A Refuge in the Deep Woods
Vallecitos Mountain Retreat Center is a 135 acre ranch surrounded by 300,000 acres of Carson National Forest in the Tusas Mountains of northern New Mexico. It is a rich high alpine ecosystem situated at almost 9,000 feet above sea level at the very southern tip of the Rocky Mountains.
The place we call Vallecitos today has long been indigenous land. The Jicarilla Apache and Ute Indians used the area for seasonal hunting and medicine and food gathering. Many artifacts have been found around the ranch showing use during the 13th century by Anasazi including an arrowhead by the Buddha tree dated 2,000 years old. This land has been a place where people come together, gather and then disperse time and again.
The Ranch is a wildly diverse biological museum. The land has never been logged and cattle have not grazed here since before WWII. Every mammal in northern New Mexico has been sighted on the ranch from deer and elk to bobcat, lynx and black bears. We are also visited by beaver, muskrats and porcupines to name a few. It is a rare wetlands habitat with over 60 species of birds and over 50 varieties of grasses and flowers. The Buddha tree is estimated at 600-800 years old as one of many in an area that contains the largest old growth forest in the entire Carson Forest.
The Lodge was built later in 1928 by the Baxter family. It was patterned after the Lodge at Yellowstone National Park using some of the finest carpenters and artisans in northern NM and CO. The logs were harvested from the surrounding forest and rocks from the Vallecitos river, dated to 1.4 billion years ago, were used to build the fireplace.

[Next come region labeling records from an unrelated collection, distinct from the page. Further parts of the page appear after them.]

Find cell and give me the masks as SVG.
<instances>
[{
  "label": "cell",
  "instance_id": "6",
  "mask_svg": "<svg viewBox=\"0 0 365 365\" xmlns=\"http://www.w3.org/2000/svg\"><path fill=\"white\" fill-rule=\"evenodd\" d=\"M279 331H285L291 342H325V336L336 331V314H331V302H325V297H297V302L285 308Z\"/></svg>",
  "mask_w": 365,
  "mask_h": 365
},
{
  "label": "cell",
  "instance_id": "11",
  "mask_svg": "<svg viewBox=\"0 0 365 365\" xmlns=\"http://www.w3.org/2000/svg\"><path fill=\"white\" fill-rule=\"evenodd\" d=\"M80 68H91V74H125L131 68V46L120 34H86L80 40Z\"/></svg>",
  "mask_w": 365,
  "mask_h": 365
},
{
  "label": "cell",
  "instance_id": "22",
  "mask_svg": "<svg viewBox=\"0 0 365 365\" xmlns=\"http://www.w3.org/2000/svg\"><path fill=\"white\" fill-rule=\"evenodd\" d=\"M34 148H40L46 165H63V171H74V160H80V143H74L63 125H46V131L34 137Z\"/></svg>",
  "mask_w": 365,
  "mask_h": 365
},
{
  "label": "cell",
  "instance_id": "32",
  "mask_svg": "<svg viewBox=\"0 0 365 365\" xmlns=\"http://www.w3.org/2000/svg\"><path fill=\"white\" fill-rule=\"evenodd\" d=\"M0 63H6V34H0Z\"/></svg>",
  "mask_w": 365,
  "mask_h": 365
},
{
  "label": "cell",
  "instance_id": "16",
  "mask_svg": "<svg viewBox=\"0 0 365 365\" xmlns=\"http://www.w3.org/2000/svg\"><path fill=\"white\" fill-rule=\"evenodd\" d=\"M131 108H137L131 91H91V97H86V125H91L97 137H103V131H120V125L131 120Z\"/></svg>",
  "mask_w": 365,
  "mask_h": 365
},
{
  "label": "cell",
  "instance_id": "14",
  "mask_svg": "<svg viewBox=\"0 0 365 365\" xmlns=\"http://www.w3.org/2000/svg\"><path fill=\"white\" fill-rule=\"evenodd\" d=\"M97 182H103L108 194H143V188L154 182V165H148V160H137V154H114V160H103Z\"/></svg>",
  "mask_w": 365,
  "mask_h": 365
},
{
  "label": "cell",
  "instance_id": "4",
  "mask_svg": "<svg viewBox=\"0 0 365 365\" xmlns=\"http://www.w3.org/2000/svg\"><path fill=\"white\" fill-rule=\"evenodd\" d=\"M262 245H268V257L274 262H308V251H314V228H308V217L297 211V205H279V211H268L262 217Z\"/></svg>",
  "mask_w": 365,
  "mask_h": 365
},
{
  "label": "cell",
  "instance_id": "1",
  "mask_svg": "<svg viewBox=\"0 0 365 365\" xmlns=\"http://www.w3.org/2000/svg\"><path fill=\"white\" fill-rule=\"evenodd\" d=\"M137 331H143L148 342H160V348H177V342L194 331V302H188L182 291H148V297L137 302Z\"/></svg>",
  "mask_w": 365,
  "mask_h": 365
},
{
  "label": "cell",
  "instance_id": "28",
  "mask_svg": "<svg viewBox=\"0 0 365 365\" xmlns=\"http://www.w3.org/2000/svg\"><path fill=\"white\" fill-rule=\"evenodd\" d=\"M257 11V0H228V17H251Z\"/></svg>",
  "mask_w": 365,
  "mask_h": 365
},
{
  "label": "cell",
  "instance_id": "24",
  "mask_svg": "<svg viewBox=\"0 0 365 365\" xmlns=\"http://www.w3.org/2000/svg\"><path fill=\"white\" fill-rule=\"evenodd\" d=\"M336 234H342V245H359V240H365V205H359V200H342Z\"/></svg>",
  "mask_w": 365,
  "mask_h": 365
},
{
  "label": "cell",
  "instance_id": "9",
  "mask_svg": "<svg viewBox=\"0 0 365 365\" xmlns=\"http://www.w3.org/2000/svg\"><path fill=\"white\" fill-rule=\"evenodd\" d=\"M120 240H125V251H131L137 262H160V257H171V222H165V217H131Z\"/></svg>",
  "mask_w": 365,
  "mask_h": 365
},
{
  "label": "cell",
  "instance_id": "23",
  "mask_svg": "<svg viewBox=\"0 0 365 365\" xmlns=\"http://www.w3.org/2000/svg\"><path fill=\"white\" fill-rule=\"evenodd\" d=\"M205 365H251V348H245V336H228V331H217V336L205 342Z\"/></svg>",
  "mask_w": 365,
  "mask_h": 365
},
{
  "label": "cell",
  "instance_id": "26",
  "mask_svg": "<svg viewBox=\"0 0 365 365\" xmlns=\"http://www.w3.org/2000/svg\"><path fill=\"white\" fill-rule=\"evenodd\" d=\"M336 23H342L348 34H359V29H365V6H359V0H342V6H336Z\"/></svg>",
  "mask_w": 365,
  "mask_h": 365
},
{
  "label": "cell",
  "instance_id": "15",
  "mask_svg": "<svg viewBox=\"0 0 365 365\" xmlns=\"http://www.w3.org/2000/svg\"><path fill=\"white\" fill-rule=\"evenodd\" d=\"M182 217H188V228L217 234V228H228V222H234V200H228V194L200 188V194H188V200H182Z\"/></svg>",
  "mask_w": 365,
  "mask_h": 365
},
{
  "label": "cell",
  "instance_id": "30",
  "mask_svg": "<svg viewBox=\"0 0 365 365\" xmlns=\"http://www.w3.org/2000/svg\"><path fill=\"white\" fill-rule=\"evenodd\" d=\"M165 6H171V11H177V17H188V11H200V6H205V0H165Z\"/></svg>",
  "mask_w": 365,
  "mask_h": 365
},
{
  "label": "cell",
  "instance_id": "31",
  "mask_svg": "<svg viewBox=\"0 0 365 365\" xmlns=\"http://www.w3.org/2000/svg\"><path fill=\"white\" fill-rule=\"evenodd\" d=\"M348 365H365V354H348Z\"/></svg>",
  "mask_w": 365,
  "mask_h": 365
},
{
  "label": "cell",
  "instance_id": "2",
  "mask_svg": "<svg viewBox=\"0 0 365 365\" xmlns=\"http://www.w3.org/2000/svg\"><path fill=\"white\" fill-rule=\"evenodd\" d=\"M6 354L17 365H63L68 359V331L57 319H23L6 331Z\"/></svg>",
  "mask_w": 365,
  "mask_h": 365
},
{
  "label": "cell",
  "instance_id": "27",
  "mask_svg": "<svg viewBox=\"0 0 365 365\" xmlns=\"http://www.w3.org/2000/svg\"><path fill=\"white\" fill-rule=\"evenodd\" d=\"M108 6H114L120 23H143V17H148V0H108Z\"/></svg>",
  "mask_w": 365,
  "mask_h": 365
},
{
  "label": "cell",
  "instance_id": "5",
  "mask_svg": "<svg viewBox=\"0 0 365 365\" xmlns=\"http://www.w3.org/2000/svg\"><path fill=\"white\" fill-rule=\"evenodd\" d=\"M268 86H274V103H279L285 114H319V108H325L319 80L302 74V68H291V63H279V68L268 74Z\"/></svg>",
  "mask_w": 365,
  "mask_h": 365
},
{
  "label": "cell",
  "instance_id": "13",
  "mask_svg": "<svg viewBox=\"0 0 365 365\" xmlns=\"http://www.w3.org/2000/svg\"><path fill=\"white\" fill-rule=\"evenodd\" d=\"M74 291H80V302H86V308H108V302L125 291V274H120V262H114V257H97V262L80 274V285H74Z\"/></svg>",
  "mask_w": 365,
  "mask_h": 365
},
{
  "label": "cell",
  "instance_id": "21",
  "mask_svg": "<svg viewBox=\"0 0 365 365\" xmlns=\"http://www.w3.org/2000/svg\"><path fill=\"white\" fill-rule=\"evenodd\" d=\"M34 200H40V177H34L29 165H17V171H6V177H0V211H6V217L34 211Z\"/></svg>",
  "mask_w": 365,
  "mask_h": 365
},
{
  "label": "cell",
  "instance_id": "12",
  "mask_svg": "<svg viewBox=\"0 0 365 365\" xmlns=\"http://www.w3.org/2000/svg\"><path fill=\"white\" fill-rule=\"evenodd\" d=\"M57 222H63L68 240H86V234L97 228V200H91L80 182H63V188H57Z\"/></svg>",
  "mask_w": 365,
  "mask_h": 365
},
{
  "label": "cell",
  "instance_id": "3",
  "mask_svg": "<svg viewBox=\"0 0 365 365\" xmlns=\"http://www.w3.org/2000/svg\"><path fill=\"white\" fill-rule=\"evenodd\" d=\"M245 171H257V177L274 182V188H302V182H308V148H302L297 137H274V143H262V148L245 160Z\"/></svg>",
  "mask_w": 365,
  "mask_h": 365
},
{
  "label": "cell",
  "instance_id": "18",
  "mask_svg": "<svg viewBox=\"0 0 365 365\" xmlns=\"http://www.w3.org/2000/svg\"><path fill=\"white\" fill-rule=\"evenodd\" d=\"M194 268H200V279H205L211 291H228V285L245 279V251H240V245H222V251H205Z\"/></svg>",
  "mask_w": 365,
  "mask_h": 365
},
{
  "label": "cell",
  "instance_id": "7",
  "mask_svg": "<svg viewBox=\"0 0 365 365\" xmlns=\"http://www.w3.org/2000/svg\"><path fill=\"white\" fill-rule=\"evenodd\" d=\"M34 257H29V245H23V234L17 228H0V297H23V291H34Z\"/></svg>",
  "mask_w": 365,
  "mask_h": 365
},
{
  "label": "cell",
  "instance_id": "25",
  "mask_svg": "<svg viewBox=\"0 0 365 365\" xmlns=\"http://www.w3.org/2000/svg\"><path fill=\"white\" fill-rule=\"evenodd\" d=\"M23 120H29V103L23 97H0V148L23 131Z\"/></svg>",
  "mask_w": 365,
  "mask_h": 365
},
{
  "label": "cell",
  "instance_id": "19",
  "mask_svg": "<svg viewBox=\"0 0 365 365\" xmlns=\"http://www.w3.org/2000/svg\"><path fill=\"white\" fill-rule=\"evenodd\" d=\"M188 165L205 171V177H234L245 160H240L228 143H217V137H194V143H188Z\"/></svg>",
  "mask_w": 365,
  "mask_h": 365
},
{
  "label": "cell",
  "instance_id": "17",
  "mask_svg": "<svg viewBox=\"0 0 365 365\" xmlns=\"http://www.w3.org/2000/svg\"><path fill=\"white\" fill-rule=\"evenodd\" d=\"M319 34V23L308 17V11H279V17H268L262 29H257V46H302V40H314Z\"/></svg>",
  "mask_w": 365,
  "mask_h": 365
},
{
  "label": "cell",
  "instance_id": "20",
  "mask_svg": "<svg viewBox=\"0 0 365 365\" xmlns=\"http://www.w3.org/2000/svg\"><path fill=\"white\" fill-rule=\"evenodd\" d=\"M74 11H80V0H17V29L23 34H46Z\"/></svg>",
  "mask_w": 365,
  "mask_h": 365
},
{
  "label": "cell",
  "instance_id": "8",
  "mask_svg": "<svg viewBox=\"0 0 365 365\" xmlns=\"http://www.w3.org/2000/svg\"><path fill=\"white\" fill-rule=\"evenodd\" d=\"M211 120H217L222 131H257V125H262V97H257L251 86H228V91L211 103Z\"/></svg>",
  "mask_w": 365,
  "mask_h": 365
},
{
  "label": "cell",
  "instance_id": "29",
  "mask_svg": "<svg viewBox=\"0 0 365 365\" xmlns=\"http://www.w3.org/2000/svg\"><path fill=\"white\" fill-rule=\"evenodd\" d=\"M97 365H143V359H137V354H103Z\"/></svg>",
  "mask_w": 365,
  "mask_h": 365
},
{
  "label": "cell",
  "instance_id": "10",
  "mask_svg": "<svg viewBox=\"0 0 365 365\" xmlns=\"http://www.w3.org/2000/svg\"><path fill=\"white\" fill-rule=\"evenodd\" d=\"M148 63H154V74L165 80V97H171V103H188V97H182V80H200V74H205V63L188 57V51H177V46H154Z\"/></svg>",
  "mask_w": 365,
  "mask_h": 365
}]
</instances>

The ranch was run as Kit Carson Camp for Kids in the 1930’s and was purchased by Harvey Mudd in 1970. In 1992 Grove Burnett, our Founding Teacher and Linda Valerde, our Founding Director along with two partners purchased the land in the 11th hour before it was to be sold and turned into a high end destination hunting and fishing camp. After purchase of the land the partners generously gifted the ranch to the current tax-exempt, non profit organization that it is today. A conservation easement protects the land – it will never be subdivided or partitioned, it will not exceed the existing facility footprints and the care for all natural conditions and ecosystems will be paramount.